Picture-based spatial records:
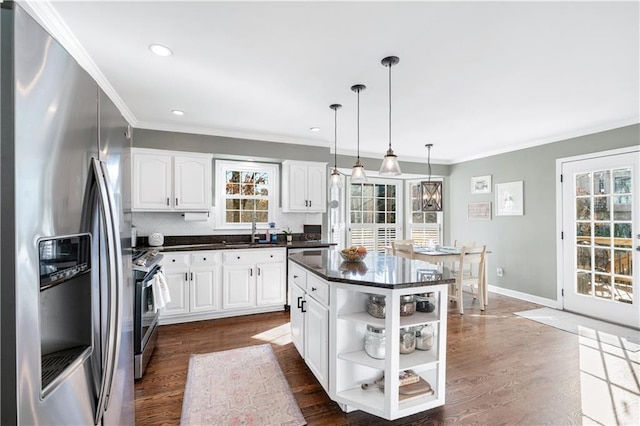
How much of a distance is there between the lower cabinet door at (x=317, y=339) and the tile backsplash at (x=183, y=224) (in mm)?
2505

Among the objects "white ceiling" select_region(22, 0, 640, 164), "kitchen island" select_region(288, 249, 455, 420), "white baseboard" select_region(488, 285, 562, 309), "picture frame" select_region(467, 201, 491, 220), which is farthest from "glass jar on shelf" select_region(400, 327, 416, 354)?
"picture frame" select_region(467, 201, 491, 220)

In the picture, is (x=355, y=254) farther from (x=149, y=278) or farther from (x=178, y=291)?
(x=178, y=291)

**To do**
Retype all of the records above word for word, leaving out the pictures.

**Answer to the exercise**
How much of a distance is there between the lower cabinet door at (x=317, y=339) and the tile backsplash at (x=183, y=224) (in mm)?
2505

Among the objects "white ceiling" select_region(22, 0, 640, 164), "kitchen island" select_region(288, 249, 455, 420), "white baseboard" select_region(488, 285, 562, 309), "picture frame" select_region(467, 201, 491, 220), which is farthest from "glass jar on shelf" select_region(400, 327, 416, 354)?
"picture frame" select_region(467, 201, 491, 220)

In the picture, is (x=355, y=254) farther from (x=149, y=278) or farther from (x=178, y=291)?
(x=178, y=291)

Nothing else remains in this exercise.